Document extract
The natural logarithm $\ln(x) = \log_e(x)$. In code: Math.exp(x) = $e^x$, Math.log(x) = $\ln(x)$.

Interactive: Exponential Growth & Decay

See how $y = a \cdot e^{kx}$ behaves. Positive $k$ = growth, negative $k$ = decay.

1.0 0.50
Real-World Example: ML — Cross-Entropy Loss & Log Probabilities

The cross-entropy loss for classification is:

$$L = -\sum_{i} y_i \log(\hat{y}_i)$$

Why $\log$? If the model predicts $\hat{y} = 0.99$ for the correct class, $-\log(0.99) \approx 0.01$ (tiny loss, good!). If it predicts $\hat{y} = 0.01$, $-\log(0.01) \approx 4.6$ (huge loss, bad!). The $\log$ turns multiplication-scale probabilities into addition-scale losses. It penalises confident wrong answers much more than uncertain ones.

This is also why we work in "log space" — multiplying tiny probabilities causes underflow; adding their logs doesn't.

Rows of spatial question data
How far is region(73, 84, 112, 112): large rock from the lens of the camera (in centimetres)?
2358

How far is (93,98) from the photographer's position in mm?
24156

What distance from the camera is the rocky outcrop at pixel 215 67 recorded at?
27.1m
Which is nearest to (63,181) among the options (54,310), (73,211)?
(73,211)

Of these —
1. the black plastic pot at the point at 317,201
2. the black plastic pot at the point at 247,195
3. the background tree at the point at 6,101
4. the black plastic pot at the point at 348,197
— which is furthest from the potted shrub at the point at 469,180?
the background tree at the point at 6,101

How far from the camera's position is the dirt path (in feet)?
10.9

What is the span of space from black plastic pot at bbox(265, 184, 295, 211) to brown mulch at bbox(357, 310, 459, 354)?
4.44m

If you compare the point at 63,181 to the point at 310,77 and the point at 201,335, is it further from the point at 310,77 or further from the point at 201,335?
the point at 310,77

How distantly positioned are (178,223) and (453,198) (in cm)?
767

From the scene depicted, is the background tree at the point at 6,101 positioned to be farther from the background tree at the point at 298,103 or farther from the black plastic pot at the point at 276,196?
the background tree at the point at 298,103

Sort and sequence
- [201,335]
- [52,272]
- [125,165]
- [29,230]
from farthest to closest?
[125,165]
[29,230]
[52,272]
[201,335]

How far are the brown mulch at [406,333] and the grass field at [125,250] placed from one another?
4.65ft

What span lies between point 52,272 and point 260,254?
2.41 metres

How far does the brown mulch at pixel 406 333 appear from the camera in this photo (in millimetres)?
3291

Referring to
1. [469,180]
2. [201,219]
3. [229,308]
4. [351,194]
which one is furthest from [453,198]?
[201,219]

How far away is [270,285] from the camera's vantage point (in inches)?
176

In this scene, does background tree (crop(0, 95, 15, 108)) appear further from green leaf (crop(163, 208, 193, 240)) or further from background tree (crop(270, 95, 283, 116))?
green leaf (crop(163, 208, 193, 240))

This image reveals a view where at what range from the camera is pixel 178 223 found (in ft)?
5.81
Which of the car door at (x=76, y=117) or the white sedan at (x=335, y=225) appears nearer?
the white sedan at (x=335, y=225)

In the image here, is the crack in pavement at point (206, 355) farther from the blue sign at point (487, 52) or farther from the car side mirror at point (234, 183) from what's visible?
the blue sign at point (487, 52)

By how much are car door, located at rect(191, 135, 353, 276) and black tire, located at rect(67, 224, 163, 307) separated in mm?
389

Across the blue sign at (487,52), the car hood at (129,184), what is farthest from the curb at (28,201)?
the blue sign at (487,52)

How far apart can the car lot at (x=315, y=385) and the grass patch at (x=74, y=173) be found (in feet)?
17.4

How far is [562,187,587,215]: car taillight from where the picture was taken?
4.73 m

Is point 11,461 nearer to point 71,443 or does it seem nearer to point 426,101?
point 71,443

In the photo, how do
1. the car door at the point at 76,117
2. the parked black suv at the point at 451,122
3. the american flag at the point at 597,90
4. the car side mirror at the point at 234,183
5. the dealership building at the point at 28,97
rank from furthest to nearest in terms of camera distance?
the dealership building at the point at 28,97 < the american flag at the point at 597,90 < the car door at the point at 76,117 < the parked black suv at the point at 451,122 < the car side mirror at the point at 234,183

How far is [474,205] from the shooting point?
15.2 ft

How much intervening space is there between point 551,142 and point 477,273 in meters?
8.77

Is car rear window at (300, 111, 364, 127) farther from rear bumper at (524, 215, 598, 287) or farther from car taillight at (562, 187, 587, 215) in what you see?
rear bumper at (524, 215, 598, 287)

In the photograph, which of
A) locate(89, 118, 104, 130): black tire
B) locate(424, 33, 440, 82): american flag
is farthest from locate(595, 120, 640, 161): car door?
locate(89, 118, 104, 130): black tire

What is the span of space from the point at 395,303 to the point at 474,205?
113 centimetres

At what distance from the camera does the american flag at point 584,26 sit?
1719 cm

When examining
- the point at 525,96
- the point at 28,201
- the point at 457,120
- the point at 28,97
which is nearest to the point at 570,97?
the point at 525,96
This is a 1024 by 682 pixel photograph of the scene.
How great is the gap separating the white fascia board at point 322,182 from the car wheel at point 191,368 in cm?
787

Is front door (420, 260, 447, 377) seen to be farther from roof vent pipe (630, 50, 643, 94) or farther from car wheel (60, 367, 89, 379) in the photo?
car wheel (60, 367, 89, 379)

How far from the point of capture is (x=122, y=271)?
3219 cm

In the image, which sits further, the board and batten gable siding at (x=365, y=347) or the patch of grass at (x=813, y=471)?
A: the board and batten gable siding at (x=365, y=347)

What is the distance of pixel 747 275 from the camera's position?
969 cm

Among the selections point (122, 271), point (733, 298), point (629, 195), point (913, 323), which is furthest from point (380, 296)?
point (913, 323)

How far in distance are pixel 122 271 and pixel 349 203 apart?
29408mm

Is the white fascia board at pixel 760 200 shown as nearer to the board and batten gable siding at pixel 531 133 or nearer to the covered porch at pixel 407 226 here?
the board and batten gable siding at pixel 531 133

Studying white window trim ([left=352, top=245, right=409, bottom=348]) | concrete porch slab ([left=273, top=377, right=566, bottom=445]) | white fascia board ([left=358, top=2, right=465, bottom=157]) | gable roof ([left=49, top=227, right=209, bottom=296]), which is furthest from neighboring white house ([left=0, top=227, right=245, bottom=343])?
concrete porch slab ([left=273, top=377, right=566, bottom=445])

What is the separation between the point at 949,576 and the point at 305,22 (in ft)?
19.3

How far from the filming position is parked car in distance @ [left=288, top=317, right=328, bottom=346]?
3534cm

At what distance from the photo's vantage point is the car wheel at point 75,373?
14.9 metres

Work to do
Using the logarithm page, answer these:
1. What does Math.log(x) compute?
2. In $y = a \cdot e^{kx}$, what sign of $k$ gives decay?
3. What problem comes from multiplying tiny probabilities?
Answer from the logarithm page alone, not from the data.

Response to the task
1. The natural logarithm, $\ln(x)$.
2. Negative.
3. Underflow.